To identify the characteristics that could potentially drive the invasion success of naturalized taxa, we compiled data on 12 characteristics for each taxon, resulting in 34 variables. The 34 variables were grouped into three categories, including species traits and similarity to native species (life form, propagation mode, maximum height, phylogenetic mean pairwise distance [MPD], phylogenetic nearest pairwise distance [NNPD], and weighted mean pairwise distance [wMPD] to the native flora in China), propagule pressure (the number of botanical gardens, the number of provinces in which taxa were cultivated, economic use category and the number of economic use categories), and environmental niches (climatic suitability, native range size and continents of origin). Native range size and continents of origin were quantified using the Taxonomic Databases Working Group (TDWG) level-1 (continental) and level-3 (regional) geographical classifications. A phylogenetic tree was constructed using 735 naturalized plant taxa and 30,248 native plant taxa in China. Further details are provided in the Supplementary Material.
Data preparation
There were 38 naturalized taxa with missing values for some of the 34 variables. Following the guidance of Breiman (2003), missing data were imputed by weighting the frequency of the non-missing values with proximity values, using the 'rfImpute' function in the R package 'randomForest' (Feng et al., 2020).
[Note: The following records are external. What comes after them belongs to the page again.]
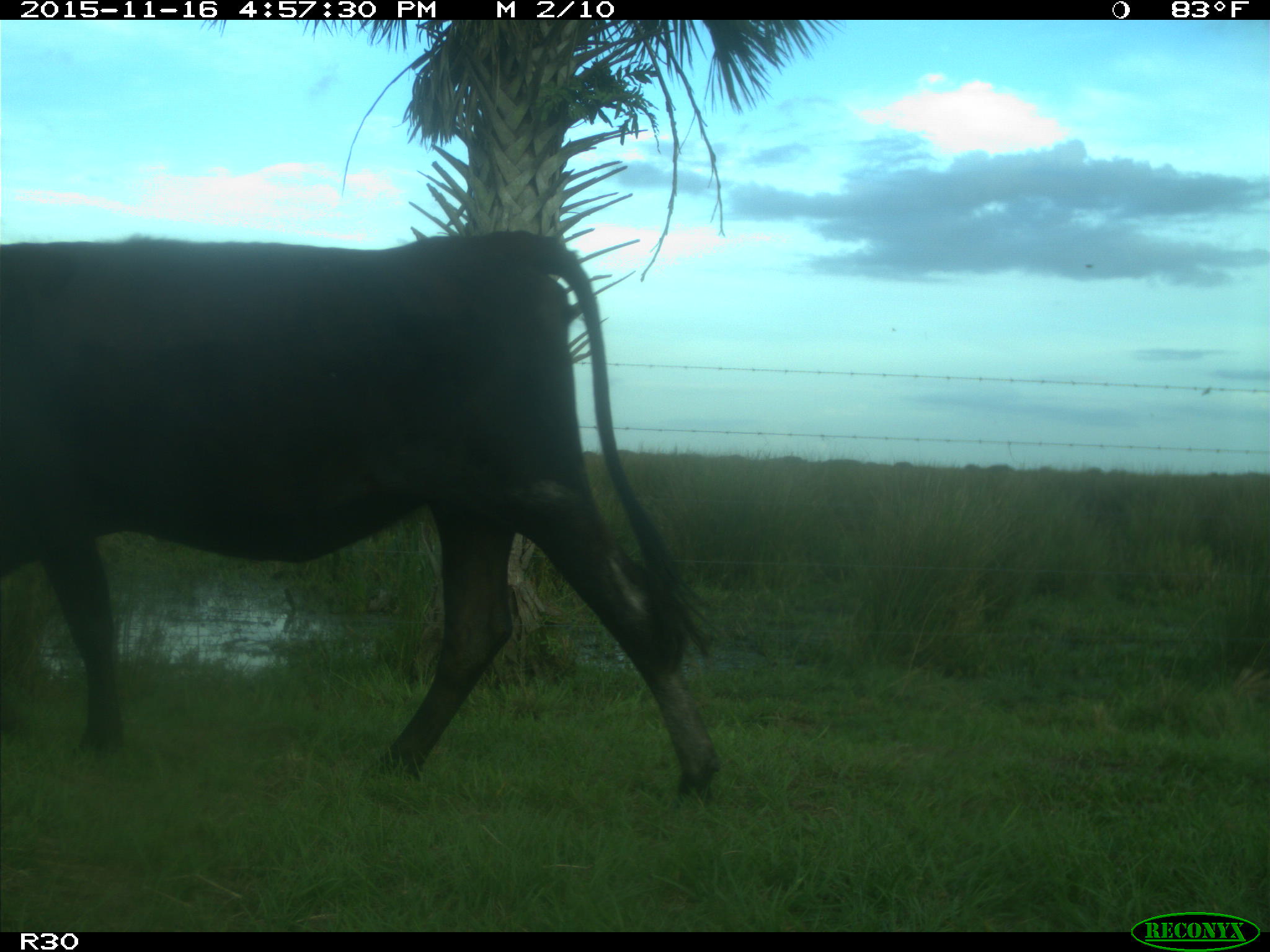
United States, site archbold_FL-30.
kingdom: Animalia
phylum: Chordata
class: Mammalia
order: Artiodactyla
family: Bovidae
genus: Bos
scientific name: Bos taurus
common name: domestic cow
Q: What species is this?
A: Bos taurus (domestic cow).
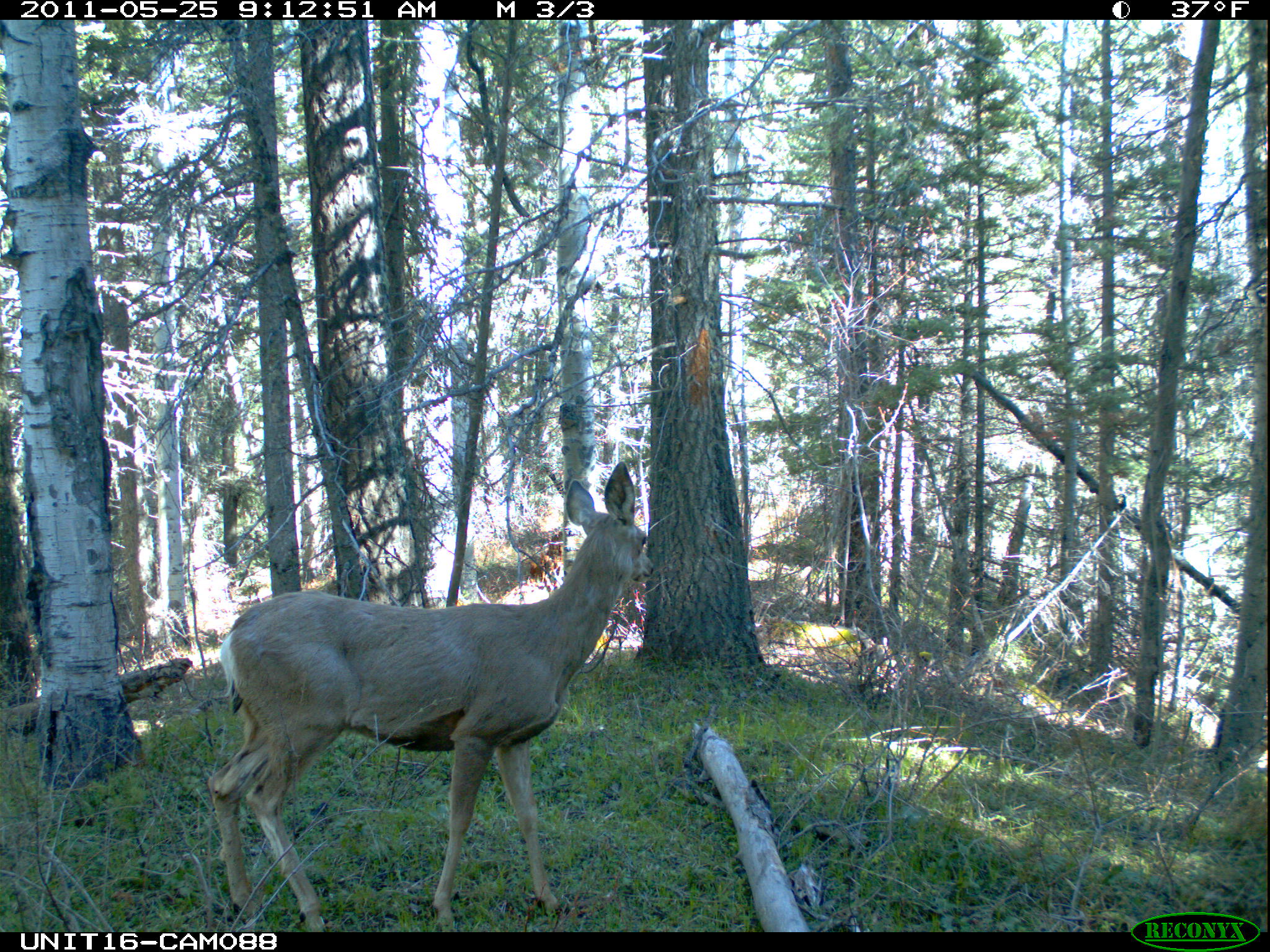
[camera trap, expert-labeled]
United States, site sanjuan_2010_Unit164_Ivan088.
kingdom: Animalia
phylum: Chordata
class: Mammalia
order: Artiodactyla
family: Cervidae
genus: Odocoileus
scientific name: Odocoileus hemionus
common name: mule deer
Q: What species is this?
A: Odocoileus hemionus (mule deer).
To standardize the explanatory variables, we scaled all continuous variables to have a mean of zero and a standard deviation of one (Table S1). Before scaling, we also natural log(x + 1) transformed the number of botanical gardens, the number of provinces, the number of economic use categories, and native range size; natural log(x + 0.001) transformed climatic suitability; natural log transformed MPD, NNPD, wMPD, and maximum height to achieve more regular distributions of these variables. As maximum height is associated with life form, we scaled maximum height separately within each life-form category.
To preliminarily explore the rationality of variable grouping, we employed Pearson correlation analysis to examine bivariate relationships and Self-Organizing Map (SOM) analysis to visualize high-dimensional data clustering patterns through dimensionality reduction (Kohonen, 2001). Further details are provided in the Supplementary Material.